Исходный текст:
□ □ □ □ □

Вниз посыпались бомбы. Несмотря на сильный зенитный обстрел, они легли точно. 84 бомбы, сброшенные нашей семеркой, нанесли гитлеровцам серьезный урон. Как сообщили позже партизаны, было уничтожено более двадцати самолетов, многие повреждены, полностью сожжены склады с горючим и боеприпасами. У нас потерь не было. Все обошлось благополучно, если не считать вынужденной посадки двух самолетов на промежуточном аэродроме: у одного был пробит маслобак, у другого вытекал бензин.
Самолет с пробитым маслобаком вел я. Повреждение было замечено не сразу. Минут через сорок после выполнения задания стрелок доложил:
— Из-под правого крыла течет масло.
Я стал внимательно следить за показаниями приборов. Вскоре начала повышаться температура масла. Это окончательно убедило меня, что маслобак действительно пробит и скоро начнет падать давление масла. Если мотop не выключить, то его заклинит и он может загореться.
— Сколько лететь до линии фронта? — спрашиваю штурмана.
— Минут двадцать-двадцать две, — отвечает Куликов.
— Надо выключать правый мотор, иначе беды не миновать. В лучшем случае опять станем «безлошадными», в худшем — попадем фашистам в лапы.
— Выключай, — спокойно советует Сергей. — Дотянем и на одном.
Радирую своему заместителю И. Ф. Андрееву: «Принять командование эскадрильей и следовать домой». Выключаю мотор. Скорость резко падает. Мы должны отстать от группы и продолжать полет одни. Но товарищи не покинули нас. Они тоже сбавили скорость и плотным строем окружили нашу поврежденную машину. Я пытался заставить их уйти, даже грозил кулаком, но ребята не подчинились. Они провели наш экипаж через фронт и, лишь убедившись, что я произвел посадку на запасном аэродроме, взяли курс на базу, сделав прощальный круг над аэродромом.
И. Ф. Андреев тоже не дотянул до места: в его самолете оказался пробитым бензобак, и из-за утечки горючего машину пришлось посадить в Клину. Через пару дней мы все собрались у себя дома.

□ □ □ □ □

Извлеченные строки:

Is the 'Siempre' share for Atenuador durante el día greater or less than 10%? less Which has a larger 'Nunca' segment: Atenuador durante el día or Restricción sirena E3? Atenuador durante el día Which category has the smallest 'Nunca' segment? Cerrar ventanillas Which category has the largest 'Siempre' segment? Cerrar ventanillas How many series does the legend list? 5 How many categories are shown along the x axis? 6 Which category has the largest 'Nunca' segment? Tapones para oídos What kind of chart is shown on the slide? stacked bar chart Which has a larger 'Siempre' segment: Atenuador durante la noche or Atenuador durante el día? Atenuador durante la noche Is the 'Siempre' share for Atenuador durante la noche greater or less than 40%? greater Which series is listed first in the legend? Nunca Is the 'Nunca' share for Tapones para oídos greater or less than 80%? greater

□ □ □ □ □

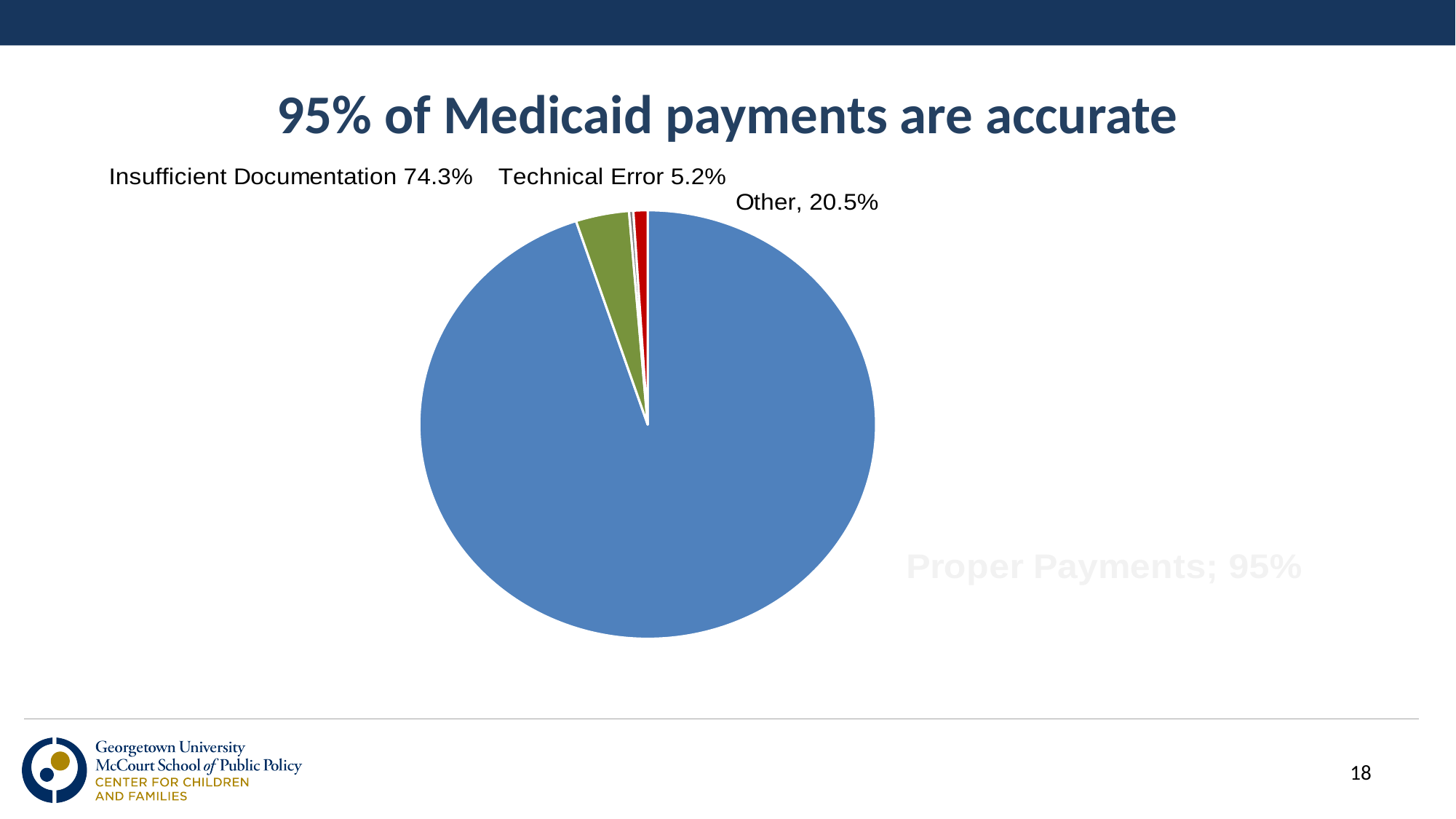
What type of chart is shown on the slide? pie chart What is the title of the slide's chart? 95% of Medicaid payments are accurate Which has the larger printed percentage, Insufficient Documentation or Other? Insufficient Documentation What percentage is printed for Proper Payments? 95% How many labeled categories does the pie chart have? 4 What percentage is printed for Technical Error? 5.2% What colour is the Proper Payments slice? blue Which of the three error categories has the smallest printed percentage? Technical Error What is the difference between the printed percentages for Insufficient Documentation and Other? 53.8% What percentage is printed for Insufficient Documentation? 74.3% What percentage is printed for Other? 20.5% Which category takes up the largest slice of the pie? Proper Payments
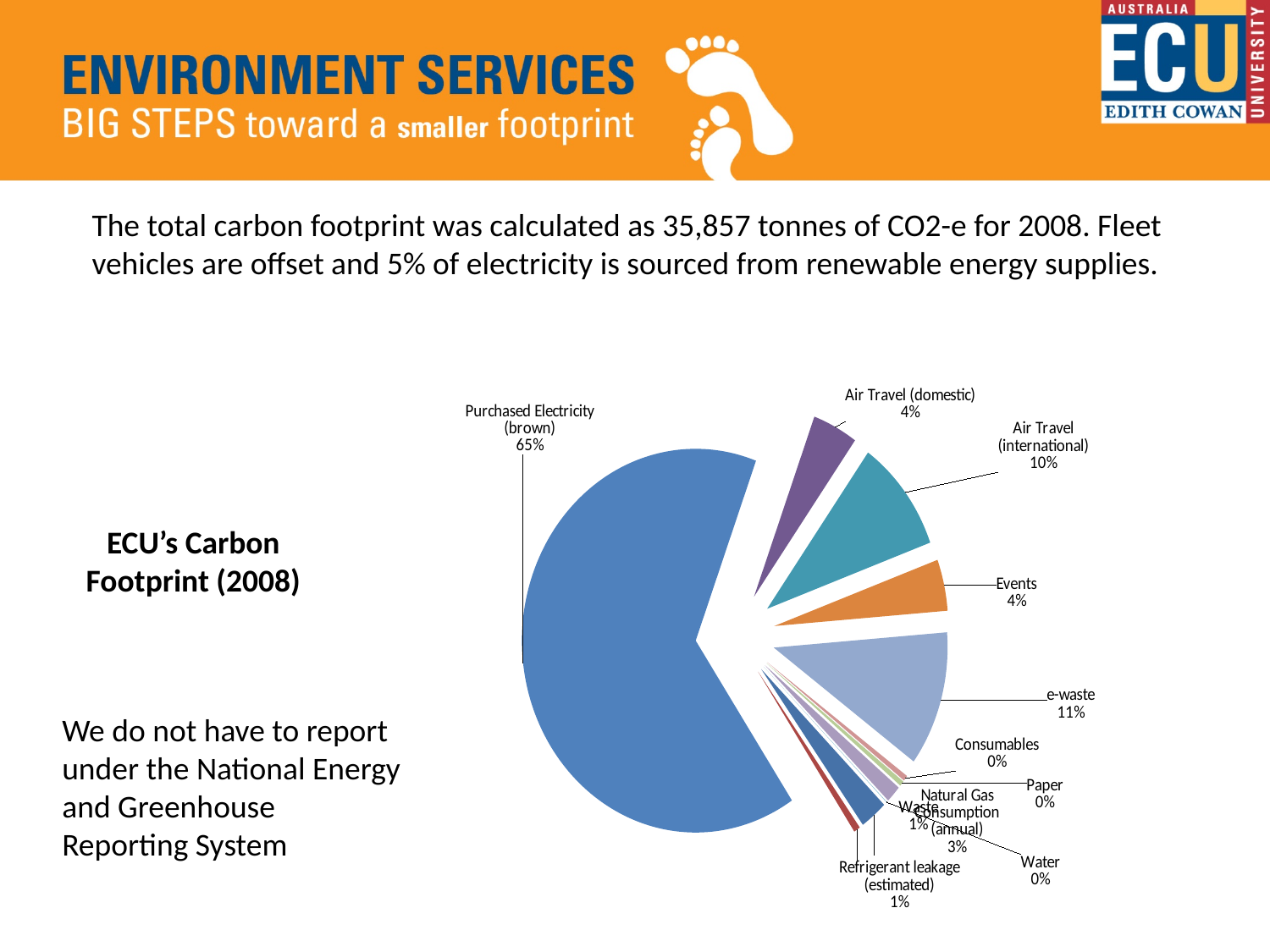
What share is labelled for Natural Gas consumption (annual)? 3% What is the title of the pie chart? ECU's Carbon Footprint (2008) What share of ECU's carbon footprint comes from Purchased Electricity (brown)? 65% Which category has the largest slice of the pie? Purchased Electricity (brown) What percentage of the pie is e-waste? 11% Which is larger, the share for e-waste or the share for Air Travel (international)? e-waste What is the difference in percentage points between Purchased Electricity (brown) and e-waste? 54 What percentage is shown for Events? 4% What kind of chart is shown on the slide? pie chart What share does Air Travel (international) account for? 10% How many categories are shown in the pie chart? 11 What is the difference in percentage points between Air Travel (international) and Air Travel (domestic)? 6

□ □ □ □ □

Цель задания: Выпишите дословно фрагмент исходного текста, начиная со слов «Самолет с пробитым» и далее до слов «две, — отвечает Куликов.» включительно.

Ответ на задание:
Самолет с пробитым маслобаком вел я. Повреждение было замечено не сразу. Минут через сорок после выполнения задания стрелок доложил:
— Из-под правого крыла течет масло.
Я стал внимательно следить за показаниями приборов. Вскоре начала повышаться температура масла. Это окончательно убедило меня, что маслобак действительно пробит и скоро начнет падать давление масла. Если мотop не выключить, то его заклинит и он может загореться.
— Сколько лететь до линии фронта? — спрашиваю штурмана.
— Минут двадцать-двадцать две, — отвечает Куликов.